The authors concluded AM is rare in hospitalized patients with COVID-19 and often occurs without associated pneumonia. Hemodynamic instability is common, and the 120-day mortality rate is about 7%, occurring exclusively in those with associated pneumonia.
COMMENTARY
Most papers on COVID-19 and heart-related side effects have not been particularly helpful, but this large database study seemed to include clinically useful information. The authors reported AM occurs in two to four times per 1,000 hospitalized COVID-19 patients with and without pneumonia. Cardiogenic shock occurs in almost 40%; pneumonia exacerbates the prognosis. All of the 6% who died in a hospital had pneumonia. Corticosteroids were used commonly and appeared to be safe. EF improved in survivors, and short-term follow-up displayed excellent recovery. Ammirati et al also compared their data to the Lombardy AM database of 443 patients from the pre-COVID era with similar inclusion criteria. This revealed fulminant AM was more common with COVID-19 AM (39% vs. 8%) and that initial EF was lower (40% vs. 55%). Not surprisingly, the short-term mortality rate was higher as well (7% vs. 1%). Thus, COVID-19 AM seems to be a more severe disease than prior viral AM cases. Of interest, no one with COVID-19 AM had been vaccinated.
The relatively large population of COVID-19 patients (56,963) in whom AM was diagnosed using strict criteria involving biopsies and MRI is commendable. However, this was an observational study, so selection biases may have occurred. Also, the lack of MRI data for all patients probably kept the prevalence of AM lower. The authors excluded 43 cases because there were insufficient data to support the diagnosis of AM (but AM still was suspected clinically).

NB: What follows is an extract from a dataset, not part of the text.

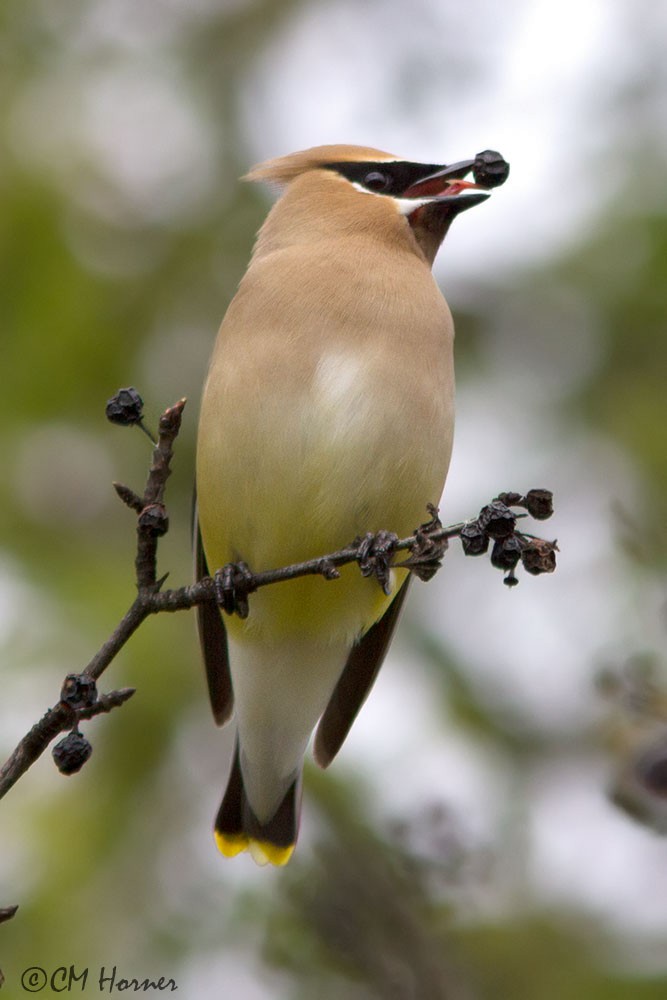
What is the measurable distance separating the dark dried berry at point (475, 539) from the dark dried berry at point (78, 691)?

Ammirati et al performed some complex estimating to account for these issues, believing the incidence could be as high as 0.57 compared to the 0.0024-0.0041 they reported. In addition, there was no central review of the biopsy or MRI data, although standard criteria were used. Finally, there was no systematic screening for other viruses that could have caused AM, but parvovirus B19 was discovered in one-third of the biopsies. Parvovirus B19 likely is an innocent bystander because it can be seen in normal biopsies, but it could play a role here. Regarding the etiology of COVID-19 AM, viral genome was found in only one-quarter of patients biopsied, which would favor an immune response mechanism for AM in most rather than direct viral effects.